The lines to return run from the start of the material below through the line holding "7. zborność wypowiedzi, adekwatność", both included; please give them back exactly, minus the pictures.

Records for the exercise
┌────────
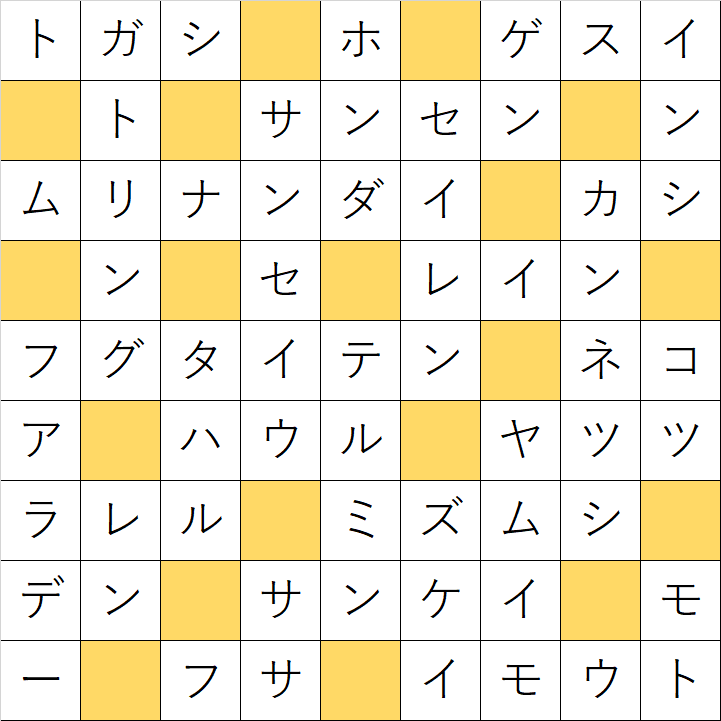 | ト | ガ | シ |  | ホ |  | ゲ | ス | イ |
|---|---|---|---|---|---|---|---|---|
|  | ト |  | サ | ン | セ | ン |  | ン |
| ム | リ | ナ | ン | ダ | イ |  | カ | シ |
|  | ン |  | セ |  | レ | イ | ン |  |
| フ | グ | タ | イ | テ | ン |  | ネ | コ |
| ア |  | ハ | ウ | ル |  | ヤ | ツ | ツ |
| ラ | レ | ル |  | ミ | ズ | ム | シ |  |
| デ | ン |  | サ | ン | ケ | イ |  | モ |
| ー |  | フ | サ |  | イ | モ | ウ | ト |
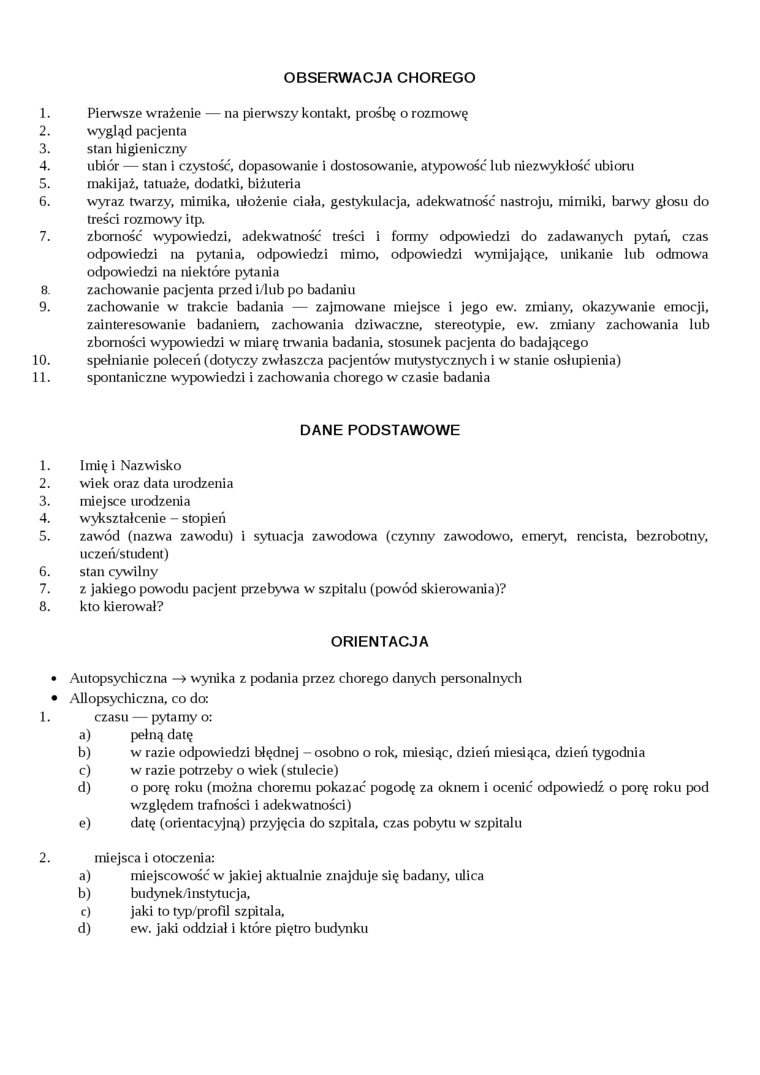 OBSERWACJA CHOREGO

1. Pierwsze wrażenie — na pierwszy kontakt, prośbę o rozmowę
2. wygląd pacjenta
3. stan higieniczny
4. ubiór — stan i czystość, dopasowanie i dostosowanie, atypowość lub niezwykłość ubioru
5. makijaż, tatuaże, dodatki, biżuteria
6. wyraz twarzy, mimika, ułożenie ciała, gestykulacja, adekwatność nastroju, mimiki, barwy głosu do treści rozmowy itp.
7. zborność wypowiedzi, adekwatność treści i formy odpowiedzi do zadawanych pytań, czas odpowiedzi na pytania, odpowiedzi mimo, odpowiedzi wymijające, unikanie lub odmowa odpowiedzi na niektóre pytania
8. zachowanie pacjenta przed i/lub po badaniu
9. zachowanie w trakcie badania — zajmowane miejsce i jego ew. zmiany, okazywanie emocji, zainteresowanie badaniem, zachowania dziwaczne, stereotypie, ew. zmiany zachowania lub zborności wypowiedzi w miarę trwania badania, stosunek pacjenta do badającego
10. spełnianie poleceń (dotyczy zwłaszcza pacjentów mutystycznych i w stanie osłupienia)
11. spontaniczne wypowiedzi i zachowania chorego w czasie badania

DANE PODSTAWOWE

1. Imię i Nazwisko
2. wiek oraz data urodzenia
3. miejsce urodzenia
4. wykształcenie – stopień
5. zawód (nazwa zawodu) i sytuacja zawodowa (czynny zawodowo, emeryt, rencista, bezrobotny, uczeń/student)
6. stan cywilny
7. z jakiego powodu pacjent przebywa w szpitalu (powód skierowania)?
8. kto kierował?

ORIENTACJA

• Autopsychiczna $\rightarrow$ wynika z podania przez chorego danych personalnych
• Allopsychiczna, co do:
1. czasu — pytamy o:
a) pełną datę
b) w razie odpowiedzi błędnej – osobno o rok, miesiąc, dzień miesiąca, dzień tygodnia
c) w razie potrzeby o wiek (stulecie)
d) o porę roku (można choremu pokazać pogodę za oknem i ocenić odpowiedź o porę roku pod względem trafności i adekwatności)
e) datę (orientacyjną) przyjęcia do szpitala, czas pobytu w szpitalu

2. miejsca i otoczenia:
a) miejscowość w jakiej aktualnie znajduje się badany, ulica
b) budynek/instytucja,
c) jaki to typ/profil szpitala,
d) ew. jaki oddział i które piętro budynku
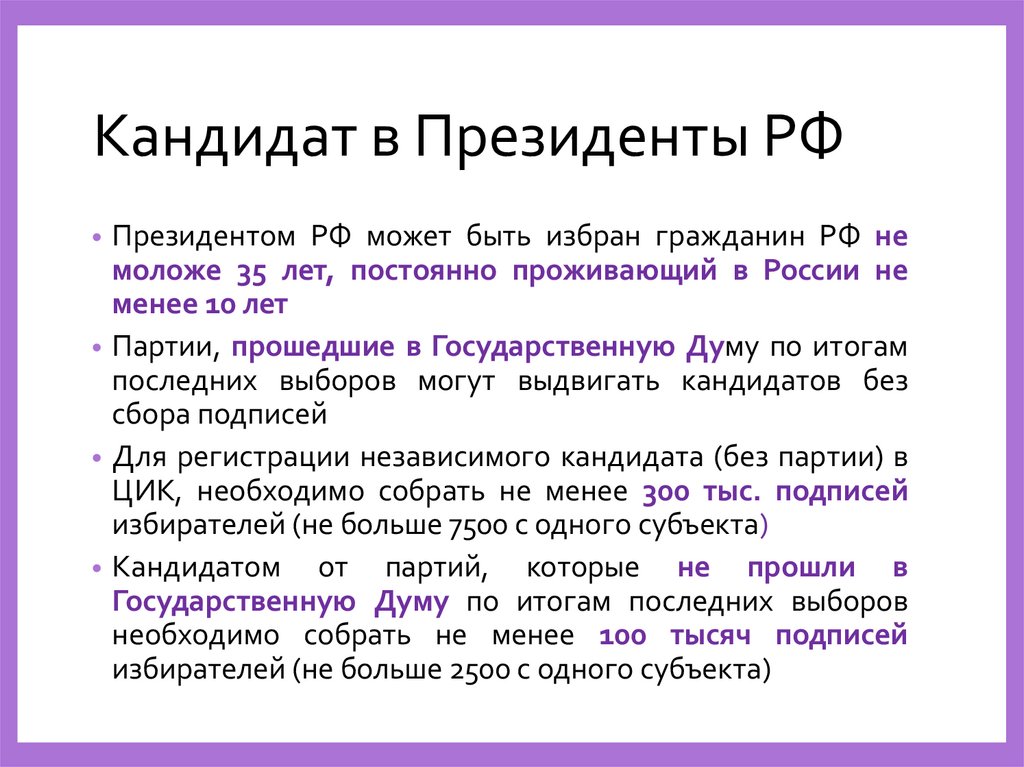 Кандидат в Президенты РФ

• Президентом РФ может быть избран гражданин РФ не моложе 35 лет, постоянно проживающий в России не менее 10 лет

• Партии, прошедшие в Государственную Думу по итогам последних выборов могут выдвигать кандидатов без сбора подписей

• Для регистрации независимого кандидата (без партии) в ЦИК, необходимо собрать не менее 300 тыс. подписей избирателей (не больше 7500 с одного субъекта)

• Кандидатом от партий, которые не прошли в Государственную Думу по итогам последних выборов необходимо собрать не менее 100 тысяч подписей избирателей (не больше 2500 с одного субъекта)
└────────
Output below
 | ト | ガ | シ |  | ホ |  | ゲ | ス | イ |
|---|---|---|---|---|---|---|---|---|
|  | ト |  | サ | ン | セ | ン |  | ン |
| ム | リ | ナ | ン | ダ | イ |  | カ | シ |
|  | ン |  | セ |  | レ | イ | ン |  |
| フ | グ | タ | イ | テ | ン |  | ネ | コ |
| ア |  | ハ | ウ | ル |  | ヤ | ツ | ツ |
| ラ | レ | ル |  | ミ | ズ | ム | シ |  |
| デ | ン |  | サ | ン | ケ | イ |  | モ |
| ー |  | フ | サ |  | イ | モ | ウ | ト |
 OBSERWACJA CHOREGO

1. Pierwsze wrażenie — na pierwszy kontakt, prośbę o rozmowę
2. wygląd pacjenta
3. stan higieniczny
4. ubiór — stan i czystość, dopasowanie i dostosowanie, atypowość lub niezwykłość ubioru
5. makijaż, tatuaże, dodatki, biżuteria
6. wyraz twarzy, mimika, ułożenie ciała, gestykulacja, adekwatność nastroju, mimiki, barwy głosu do treści rozmowy itp.
7. zborność wypowiedzi, adekwatność treści i formy odpowiedzi do zadawanych pytań, czas odpowiedzi na pytania, odpowiedzi mimo, odpowiedzi wymijające, unikanie lub odmowa odpowiedzi na niektóre pytania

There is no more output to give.